TASK BRIEF:
Report each line below that contains the word "photo", and copy every such line in full.

** begin DATASET ROWS **

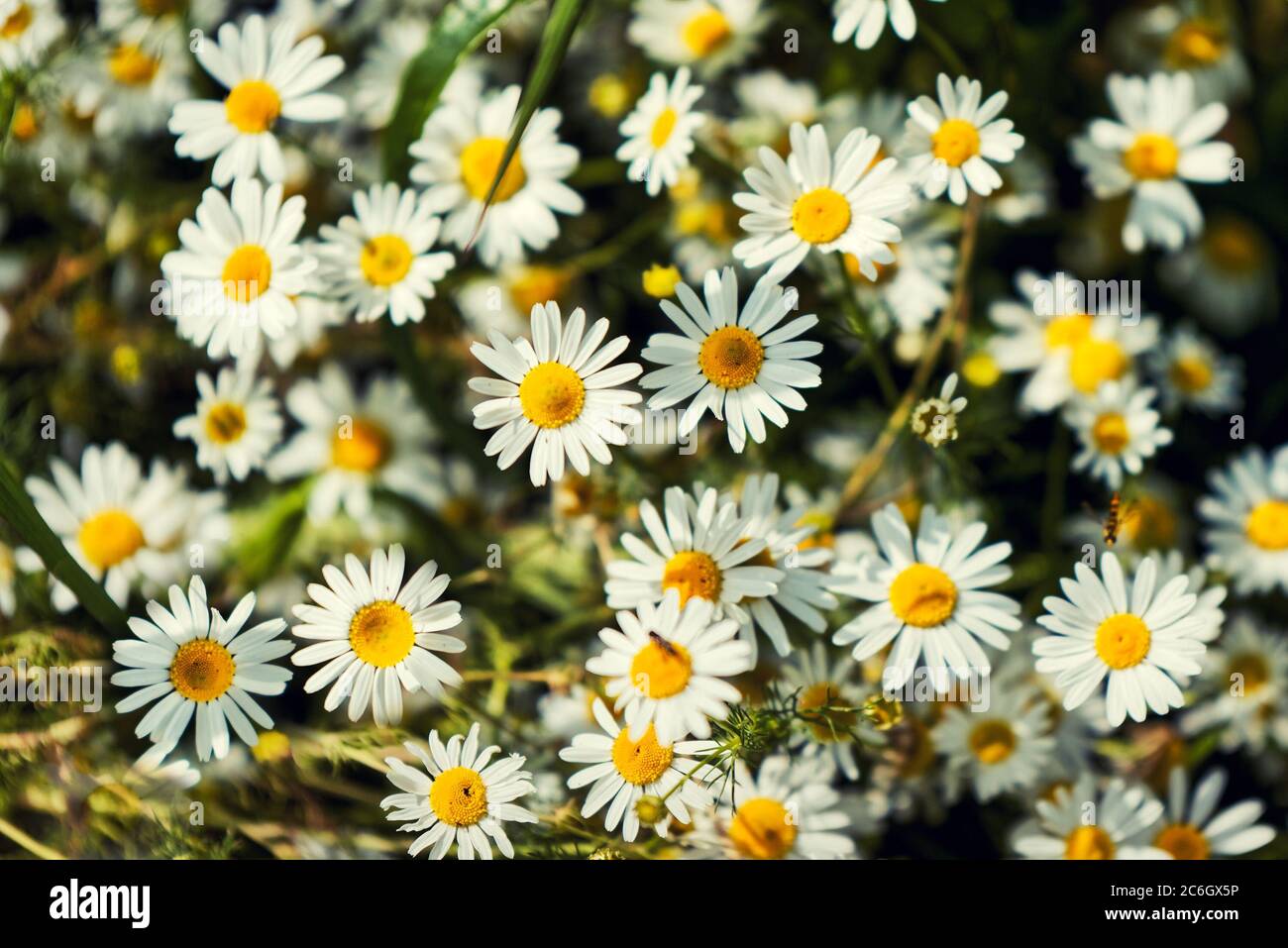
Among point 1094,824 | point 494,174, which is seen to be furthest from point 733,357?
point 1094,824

** end DATASET ROWS **
** begin DATASET ROWS **

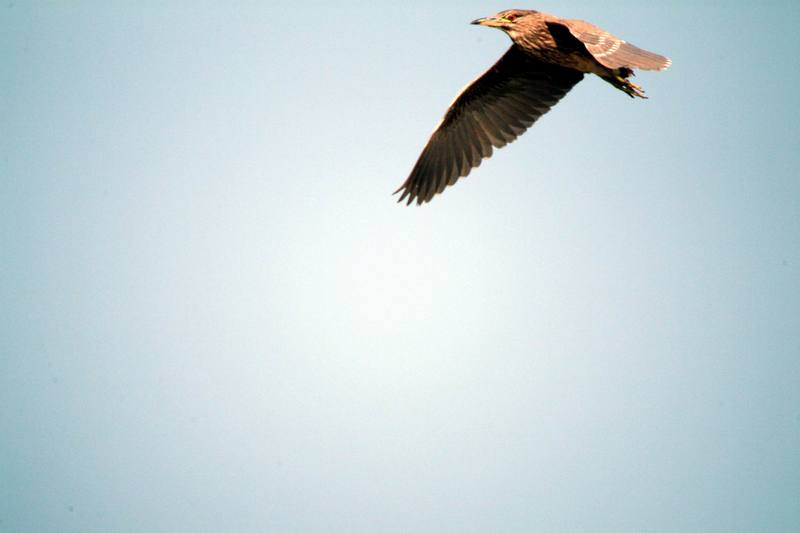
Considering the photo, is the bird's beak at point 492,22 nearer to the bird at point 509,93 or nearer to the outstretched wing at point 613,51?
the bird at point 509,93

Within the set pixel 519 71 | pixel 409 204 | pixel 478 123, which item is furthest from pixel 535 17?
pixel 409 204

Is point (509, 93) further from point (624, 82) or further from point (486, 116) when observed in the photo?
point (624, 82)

** end DATASET ROWS **

COMPLETE RESPONSE:
Considering the photo, is the bird's beak at point 492,22 nearer to the bird at point 509,93 or nearer to the outstretched wing at point 613,51?
Is point (509, 93) further from point (624, 82) or further from point (486, 116) when observed in the photo?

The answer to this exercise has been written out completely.